SUPPLIED PASSAGE:

Perhaps you have found the code for a formula property in a posting in an Autodesk Discussion Group or an AUGI Forum, and you wanted to add that formula to a Property Set Definition of your own. Someone else has already done all of the typing - why not just cut and paste the code and move on to your next task? Even if you already had - or just created - all of the other properties referenced by the sample code, you will find that cutting and pasting code from another source does not work. That is because property references have to be created by selecting them from the pane below the formula editing pane; you can not simply type in the name of the property, enclosed in square brackets: [MyPropertyReference]. Cut and paste will not work even if the source is another formula property, that has working property references!
The image above shows a formula property being edited, with text cut from Notepad and pasted into the edit pane. As you can see, the property references (text enclosed in square brackets) do not have the tell-tale gray background of a working property reference. (For ADT 2004 and 2005, the working property references appear in bold type.) After pasting, you could individually highlight each property reference and then double click on the corresponding property in the lower pane to replace the text with a working reference. In my simple example, that would only require three operations and would not be all that onerous. But for a more complex formula, there could be many more references, and the chore more tedious.
Fortunately, there is an alternative. You will need to scan through the code you intend to paste and identify all of the property references, but you would have to do that anyway, to make certain that all of those properties already existed. Keep a count of how many times each property is referenced. (If any one property is referenced more than two times, you may want to consider setting a variable to the value of that property up front, then using the variable in lieu of reading in the value multiple times.) As shown in the image below, add the property references in the code you intend to paste, one reference for each reference in the code, by double-clicking on the corresponding property in the lower pane. The sample code references the [HeightOverride] property twice and the [Height] property once, so that is what was added. Note the gray background behind the property references.
Now position the cursor before/above the property references you added. I like to throw a blank line or two before the references to be certain I am above them, and to make the final cleanup that much easier. Paste your code into the edit window and "presto-chango" - the code reference text you pasted in is now magically transformed into working code references, and the code references added prior to pasting are now plain text, as seen below.
All that remains is to highlight the extra lines and now useless text at the end of the formula and delete it.
Note: If the names of the properties in the code to be pasted are different from the equivalent properties in your Property Sets, you will need to paste the code to Notepad or a similar program and edit the name text to match your names before pasting it into the formula property, or this technique will not work.

ACTIONS TO TAKE:
A: Reproduce the text on pasting formula property code from "Note: If the" to "will not work.".
B: Turn the paragraph of the text on pasting formula property code that begins "Fortunately, there is an alternative." into a shorter bulleted list that keeps its main facts.
The records have no connection to the text on pasting formula property code.

DATA PROVIDED:
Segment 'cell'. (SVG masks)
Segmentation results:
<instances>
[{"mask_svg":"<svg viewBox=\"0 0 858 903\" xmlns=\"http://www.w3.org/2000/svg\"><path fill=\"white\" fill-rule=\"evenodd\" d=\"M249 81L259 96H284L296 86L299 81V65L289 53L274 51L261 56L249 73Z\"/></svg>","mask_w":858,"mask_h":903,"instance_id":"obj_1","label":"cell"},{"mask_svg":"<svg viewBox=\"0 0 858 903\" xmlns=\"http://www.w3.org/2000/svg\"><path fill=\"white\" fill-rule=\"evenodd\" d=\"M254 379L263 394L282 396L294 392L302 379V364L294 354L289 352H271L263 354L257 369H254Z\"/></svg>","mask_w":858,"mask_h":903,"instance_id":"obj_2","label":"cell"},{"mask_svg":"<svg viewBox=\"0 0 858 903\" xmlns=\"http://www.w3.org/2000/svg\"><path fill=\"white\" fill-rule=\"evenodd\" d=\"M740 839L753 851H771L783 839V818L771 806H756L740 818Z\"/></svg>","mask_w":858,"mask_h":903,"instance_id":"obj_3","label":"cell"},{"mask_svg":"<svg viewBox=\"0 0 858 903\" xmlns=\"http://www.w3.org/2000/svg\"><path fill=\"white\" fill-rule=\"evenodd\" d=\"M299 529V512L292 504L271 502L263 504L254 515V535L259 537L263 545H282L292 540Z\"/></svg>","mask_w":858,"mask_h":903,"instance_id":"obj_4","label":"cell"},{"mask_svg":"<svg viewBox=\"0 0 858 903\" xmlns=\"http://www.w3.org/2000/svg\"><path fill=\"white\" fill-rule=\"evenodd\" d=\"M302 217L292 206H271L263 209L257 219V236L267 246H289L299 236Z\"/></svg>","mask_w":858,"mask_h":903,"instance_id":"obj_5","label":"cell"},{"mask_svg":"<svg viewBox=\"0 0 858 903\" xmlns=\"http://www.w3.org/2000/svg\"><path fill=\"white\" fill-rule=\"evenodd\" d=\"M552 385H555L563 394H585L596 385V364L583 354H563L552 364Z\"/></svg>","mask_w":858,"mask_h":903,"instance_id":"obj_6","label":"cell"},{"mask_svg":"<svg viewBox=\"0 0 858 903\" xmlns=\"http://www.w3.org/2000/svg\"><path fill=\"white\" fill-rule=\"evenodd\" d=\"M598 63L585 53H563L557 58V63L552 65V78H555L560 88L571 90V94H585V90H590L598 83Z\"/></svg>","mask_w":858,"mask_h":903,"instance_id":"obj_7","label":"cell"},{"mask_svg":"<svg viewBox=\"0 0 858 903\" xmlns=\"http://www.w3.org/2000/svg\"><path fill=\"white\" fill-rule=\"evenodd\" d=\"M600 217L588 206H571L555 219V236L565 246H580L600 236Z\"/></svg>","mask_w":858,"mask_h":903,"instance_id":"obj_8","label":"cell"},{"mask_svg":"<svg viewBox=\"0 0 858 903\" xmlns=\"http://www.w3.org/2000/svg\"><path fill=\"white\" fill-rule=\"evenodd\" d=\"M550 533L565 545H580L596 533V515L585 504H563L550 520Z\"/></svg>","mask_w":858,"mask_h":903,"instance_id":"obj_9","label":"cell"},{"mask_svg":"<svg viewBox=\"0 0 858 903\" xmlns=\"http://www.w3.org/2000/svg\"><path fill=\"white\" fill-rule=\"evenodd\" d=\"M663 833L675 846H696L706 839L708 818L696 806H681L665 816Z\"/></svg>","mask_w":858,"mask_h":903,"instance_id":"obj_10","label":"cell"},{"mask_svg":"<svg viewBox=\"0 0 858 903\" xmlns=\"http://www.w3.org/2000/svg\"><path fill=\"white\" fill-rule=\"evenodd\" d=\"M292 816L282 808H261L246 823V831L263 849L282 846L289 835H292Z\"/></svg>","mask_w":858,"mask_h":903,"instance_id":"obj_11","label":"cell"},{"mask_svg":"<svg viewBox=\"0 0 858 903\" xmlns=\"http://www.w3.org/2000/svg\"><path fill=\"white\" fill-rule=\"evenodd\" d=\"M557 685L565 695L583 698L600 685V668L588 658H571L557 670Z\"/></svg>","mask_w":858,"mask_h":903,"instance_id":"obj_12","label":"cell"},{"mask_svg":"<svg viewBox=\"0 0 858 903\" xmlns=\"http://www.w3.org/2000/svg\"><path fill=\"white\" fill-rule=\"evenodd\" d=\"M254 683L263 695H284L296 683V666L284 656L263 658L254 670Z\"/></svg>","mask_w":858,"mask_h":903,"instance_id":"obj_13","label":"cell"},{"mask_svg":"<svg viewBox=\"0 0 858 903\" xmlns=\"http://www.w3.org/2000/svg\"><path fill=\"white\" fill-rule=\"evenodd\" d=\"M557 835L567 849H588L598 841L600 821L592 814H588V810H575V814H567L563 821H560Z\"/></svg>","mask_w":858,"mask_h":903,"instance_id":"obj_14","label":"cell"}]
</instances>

SOLUTIONS IN ORDER:
A:
Note: If the names of the properties in the code to be pasted are different from the equivalent properties in your Property Sets, you will need to paste the code to Notepad or a similar program and edit the name text to match your names before pasting it into the formula property, or this technique will not work.

B:
- Scan the code you plan to paste and identify every property reference. This is needed anyway to confirm that those properties already exist.
- Count how many times each property is referenced.
- If a property is referenced more than two times, consider setting a variable to its value up front and using the variable instead.
- Double-click the corresponding property in the lower pane to add one property reference for each reference in the code to be pasted.
- The sample code references [HeightOverride] twice and [Height] once, so those references were added. They show a gray background.